§ Exercise directions
Copy every line of the listing below word for word, leaving out the pictures.

§ Stored data entries
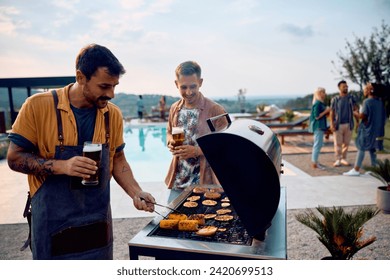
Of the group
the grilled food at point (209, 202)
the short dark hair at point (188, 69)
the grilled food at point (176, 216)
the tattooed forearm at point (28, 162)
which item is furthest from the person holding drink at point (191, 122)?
the tattooed forearm at point (28, 162)

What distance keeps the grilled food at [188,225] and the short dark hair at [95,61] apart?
0.96 meters

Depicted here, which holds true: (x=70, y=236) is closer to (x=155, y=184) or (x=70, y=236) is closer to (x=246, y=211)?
(x=246, y=211)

§ Full answer
Of the group
the grilled food at point (209, 202)
the short dark hair at point (188, 69)
the grilled food at point (176, 216)
the tattooed forearm at point (28, 162)
which item is furthest from the person holding drink at point (191, 122)?
the tattooed forearm at point (28, 162)

What distance keeps the grilled food at [188,225] and the short dark hair at [95,61] apart?
0.96 meters

Depicted here, which holds true: (x=70, y=236) is closer to (x=155, y=184) or (x=70, y=236) is closer to (x=246, y=211)?
(x=246, y=211)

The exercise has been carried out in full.